Obudził się w obozie gdzie panowała przyjemna atmosfera ciepła za sprawą ogniska. W jego blasku dostrzegł, że jego przekrwiona koszula zniknęła a na jej miejsce pojawiła się lniana, czysta odzież, a pod nią mocno zaciśnięte opatrunki i bandaże. Elias w ręku ściskał swój odmieniony amulet, z którego emanowała silna moc. Wpatrując się w niego, zastanawiał się nad tym czy jego wizje były prawdziwe i co tak naprawdę stało się Emilii. W tym momencie medalion mocno rozjaśnił się, dając swoistą odpowiedz mężczyźnie.
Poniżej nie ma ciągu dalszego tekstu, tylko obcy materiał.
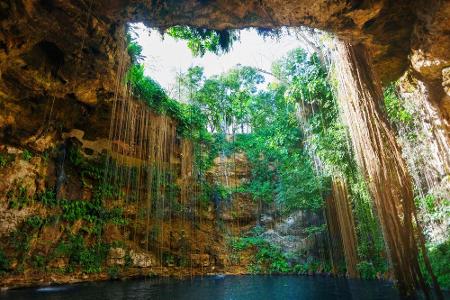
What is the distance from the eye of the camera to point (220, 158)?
1584cm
Czuł w niej obecność swej ukochanej siostry. Jego rozmyślania przerwało nadejście tajemniczej postaci z jego snu. Na moment zapadła cisza w obozowisku, a zawieszony amulet zniknął za koszulą. Po chwili wpatrywania się na siebie, Elias dostrzegł jej twarz w blasku ogniska, ku jego zdziwieniu okazała się to być jego młodsza siostra. Widząc jego zdziwienie zaśmiała się, przezornie mówiąc, że jest po jego stronie.